«А в детстве, ну, когда совсем маленьким был, ты во что играл?»
«Я любил лазать по деревьям, наблюдать за облаками…»
«А мне больше нравятся компьютерные игры».
«Это что?»
«Ты сидишь, смотришь в магическое… зеркало, а там тебе показывают людей, животных, ребусы, загадки. Если в Интернет сходить, можно всех твоих философов скачать. С друзьями пообщаться».
«Скачать?»
«В общем, там есть все, чем вы в своем андроне забавлялись, только не живьем, а словно движущаяся картинка. Понял?»
«Нет. А кто показывает? Боги?»
«Какие боги, Денис! Говорю же, микросхемы там. Ну как тебе объяснить…»
«Я вспомнил. В детстве у меня была глиняная свинка. А еще обруч. Я гонял его палкой по земле! Неужели с того момента прошло больше двух тысяч лет?»
Дионисий замолчал. Евграф, догадавшись о причине, тоже.
Разговор возобновился минут через десять.
«Еще до перехода мне было даровано видение – город. Я увидел его сегодня твоими глазами. Но вопросы, словно дикие пчелы, роятся в моей голове».
«Задавай. Я отвечу, если, конечно, смогу. В нашем веке столько всего понапридумано, что иногда люди не знают, как оно работает. Просто пользуются, и всё… Спрашивай».

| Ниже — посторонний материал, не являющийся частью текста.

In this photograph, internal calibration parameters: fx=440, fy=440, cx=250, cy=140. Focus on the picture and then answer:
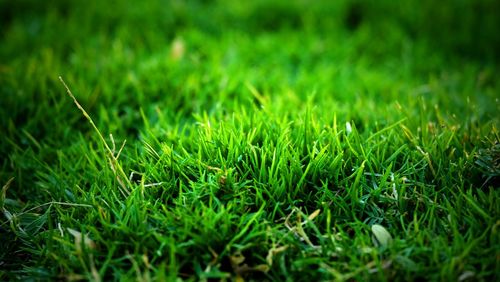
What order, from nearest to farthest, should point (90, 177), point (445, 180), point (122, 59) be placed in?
point (445, 180) → point (90, 177) → point (122, 59)

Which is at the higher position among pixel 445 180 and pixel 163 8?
pixel 163 8

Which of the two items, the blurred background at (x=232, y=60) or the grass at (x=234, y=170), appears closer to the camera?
the grass at (x=234, y=170)

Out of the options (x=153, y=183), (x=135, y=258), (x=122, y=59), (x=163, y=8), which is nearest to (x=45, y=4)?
(x=163, y=8)

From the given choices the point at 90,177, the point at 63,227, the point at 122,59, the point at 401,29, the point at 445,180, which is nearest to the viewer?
the point at 63,227

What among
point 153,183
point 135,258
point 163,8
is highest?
point 163,8

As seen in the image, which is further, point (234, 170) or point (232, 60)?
point (232, 60)

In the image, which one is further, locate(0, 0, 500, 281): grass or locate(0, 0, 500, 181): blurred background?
locate(0, 0, 500, 181): blurred background

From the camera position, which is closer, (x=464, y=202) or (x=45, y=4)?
(x=464, y=202)

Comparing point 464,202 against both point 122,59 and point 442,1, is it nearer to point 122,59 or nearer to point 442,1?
point 122,59
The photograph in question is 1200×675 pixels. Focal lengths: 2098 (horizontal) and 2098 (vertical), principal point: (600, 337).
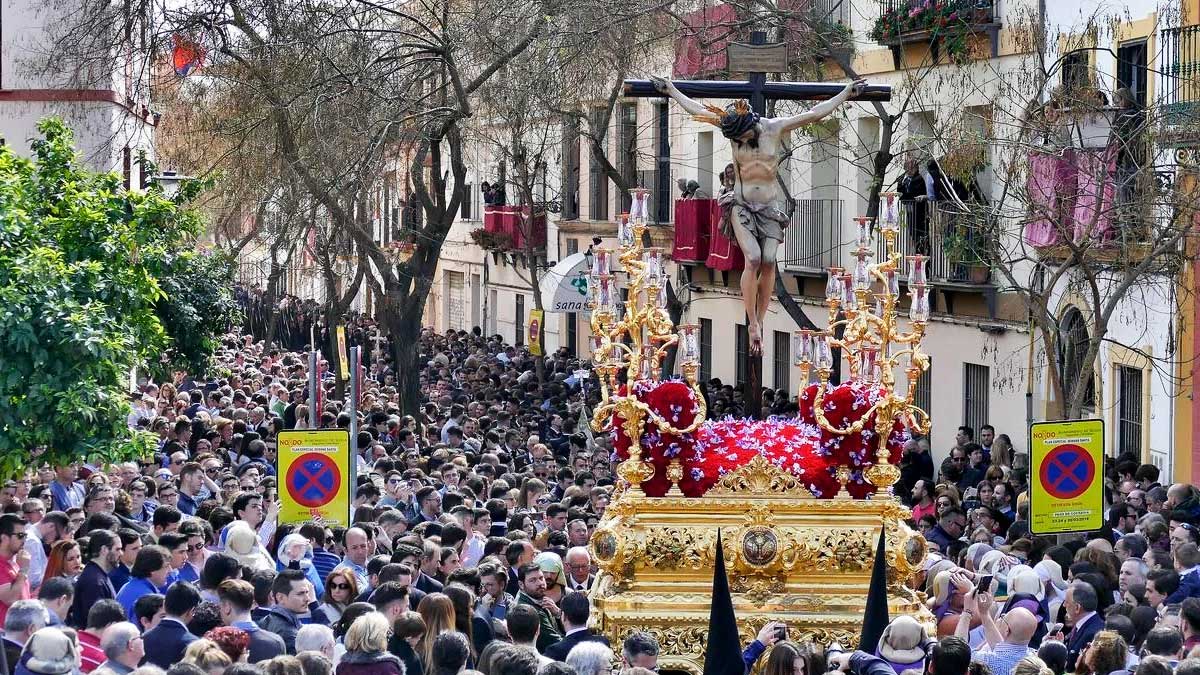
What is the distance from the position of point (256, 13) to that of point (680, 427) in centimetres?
1175

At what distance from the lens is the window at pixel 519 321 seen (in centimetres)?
4500

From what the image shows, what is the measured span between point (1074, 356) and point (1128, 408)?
7.76ft

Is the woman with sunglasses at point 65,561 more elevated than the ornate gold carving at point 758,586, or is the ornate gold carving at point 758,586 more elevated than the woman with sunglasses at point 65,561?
the woman with sunglasses at point 65,561

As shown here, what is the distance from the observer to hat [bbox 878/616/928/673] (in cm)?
880

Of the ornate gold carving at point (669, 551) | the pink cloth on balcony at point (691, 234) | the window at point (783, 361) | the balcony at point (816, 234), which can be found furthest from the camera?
the window at point (783, 361)

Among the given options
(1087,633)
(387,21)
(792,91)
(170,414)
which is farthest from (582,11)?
(1087,633)

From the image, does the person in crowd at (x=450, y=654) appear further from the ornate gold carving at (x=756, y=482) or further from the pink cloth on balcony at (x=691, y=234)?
the pink cloth on balcony at (x=691, y=234)

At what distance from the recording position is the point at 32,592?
38.8 ft

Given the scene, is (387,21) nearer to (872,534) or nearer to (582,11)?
(582,11)

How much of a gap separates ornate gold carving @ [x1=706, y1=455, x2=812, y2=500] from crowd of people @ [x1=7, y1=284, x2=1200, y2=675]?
2.99ft

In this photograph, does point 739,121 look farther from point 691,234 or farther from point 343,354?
point 691,234

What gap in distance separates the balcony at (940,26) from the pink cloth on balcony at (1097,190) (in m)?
5.38

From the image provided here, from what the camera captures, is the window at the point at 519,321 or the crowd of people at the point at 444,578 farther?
the window at the point at 519,321

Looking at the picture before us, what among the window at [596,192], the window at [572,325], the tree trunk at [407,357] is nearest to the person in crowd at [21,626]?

«Я видел повозку для людей, которую ты назвал автомобилем. Но где спрятаны животные, которые ее тянут?»
«Никаких животных нет. Есть мотор».
«Мотор?»
«Штука такая хитрая. Железная. Не проси объяснить, как устроен и что там внутри происходит. Я вообще-то знаю, но тебе, чтобы только принцип уловить, придется изучить сразу несколько наук».
«Печально. Мне нравится во все вникать и во всем разбираться. Но, может, ты скажешь, что летает в вашем небе и шумит громче грозы? Ведь это же не горгона? Мальчик из моего видения поднял голову и при этом не обратился в камень. Хотя горгона не та женщина, с которой стоит шутить. Не ответишь ли ты, Евграф, что это было?»
«Скорее всего, обычный самолет. Или вертолет. Я же не знаю, что там летело».
«Из чего сделан такой самолет?»
«Из легкого металла. Дюралюминий называется. Много легче бронзы, которой вы пользовались».
«Дедал тоже дал Икару крылья. Но они не были бронзовыми. О! Я понял: если бы Дедал знал, что крылья могут быть из металла, Икар смог бы подняться к самому солнцу и они не расплавились бы!»
«Ну ты и соображаешь! Только не забывай – к твоему Икару пришлось бы прикрепить хороший реактивный двигатель. А их Дедал делать не умел».
«Да… Скажи, Евграф, ты свободный человек? По достижении совершеннолетия будешь ли гражданином? Или родители твои – рабы?»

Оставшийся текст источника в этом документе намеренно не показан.